# Measuring Calibration Error with Adaptive Binning

In [1]:
import os
import math

from collections import Counter

import numpy as np
import pandas as pd

confidence_path = "../confidence_results/validation"

### Finding Invalid Confidence Scores

In [2]:
df = pd.read_csv(f"{confidence_path}/0.csv")

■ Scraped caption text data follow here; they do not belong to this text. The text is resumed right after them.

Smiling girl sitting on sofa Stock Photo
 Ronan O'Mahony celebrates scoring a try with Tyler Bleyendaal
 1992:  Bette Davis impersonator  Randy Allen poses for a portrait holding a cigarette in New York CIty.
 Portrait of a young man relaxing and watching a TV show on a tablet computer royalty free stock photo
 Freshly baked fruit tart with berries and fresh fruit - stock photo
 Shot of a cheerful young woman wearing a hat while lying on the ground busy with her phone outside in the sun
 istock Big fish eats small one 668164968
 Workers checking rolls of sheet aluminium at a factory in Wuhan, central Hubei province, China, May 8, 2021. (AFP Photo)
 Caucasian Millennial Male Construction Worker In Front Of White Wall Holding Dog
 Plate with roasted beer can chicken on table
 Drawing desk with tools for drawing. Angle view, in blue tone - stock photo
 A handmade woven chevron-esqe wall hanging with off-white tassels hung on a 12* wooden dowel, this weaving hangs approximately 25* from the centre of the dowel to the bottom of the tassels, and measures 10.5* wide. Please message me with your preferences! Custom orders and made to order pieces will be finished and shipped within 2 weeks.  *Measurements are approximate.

# 6 metadata columns; rest are tags
num_tags = len(df.columns) - 6

In [3]:
def print_invalid_scores():
    """Prints any confidence scores greater than 1. There shouldn't be any."""
    for filename in os.listdir(confidence_path):
        if filename.endswith(".csv"):
            df = pd.read_csv(f"{confidence_path}/{filename}")
            for t in range(0, num_tags):
                for j, x in enumerate(df[f"{t}"]):
                    if x > 1:
                        print(f"Sentence {i}, tag {t}, word {j}, score {x}, \t {df.iloc[j][3]} \t {df.iloc[j][5]} {t}")

print_invalid_scores()

In [4]:
# Merge the CSVs for all sentences
dfs = []
for filename in os.listdir(confidence_path):
    if filename.endswith(".csv"):
        df = pd.read_csv(f"{confidence_path}/{filename}")
        dfs.append(df)
df = pd.concat(dfs, ignore_index=True)

In [5]:
def single_label_calibration_error(confidence_scores, labels, num_bins):
    """Calculates calibration error using adaptive binning."""
    
    bins = []
    for i in range(num_bins):
        bins.append([])
    b = 0
    # TODO: handle last bin by merging last bin if it's not items_per_bin-sized
    items_per_bin = len(confidence_scores) / num_bins
    sorted_data = sorted(zip(confidence_scores, labels), key=lambda x: x[0])
    for (score, label) in sorted_data:
        if len(bins[b]) < items_per_bin:
            bins[b].append((score, label))
        else:
            b += 1
            bins[b].append((score, label))
    
    bin_square_errors = []
    
    for i, b in enumerate(bins):
        average_score = sum([x for (x, y) in b]) / len(b)
        average_label = sum([y for (x, y) in b]) / len(b)
        square_error = (average_score - average_label) ** 2
        bin_square_errors.append(len(b) * square_error)
        
    return math.sqrt(np.mean(bin_square_errors))

In [6]:
def calibration_error(df, tag_num):
    ground = list(df["Ground Truth Indexes"])
    tag_confidence = list(df[f"{tag_num}"])
    binary_ground = [0 if i != tag_num else 1 for i in ground]
    return single_label_calibration_error(tag_confidence, binary_ground, 3)

In [7]:
tag_counts = Counter()

for x in df["Ground Truth Indexes"]:
    tag_counts[x] += 1

In [8]:
tag_errors = [calibration_error(df, i) for i in range(0, num_tags)]

In [9]:
min(tag_errors)

4.237171889088204e-08

In [10]:
max(tag_errors)

0.3651041775302343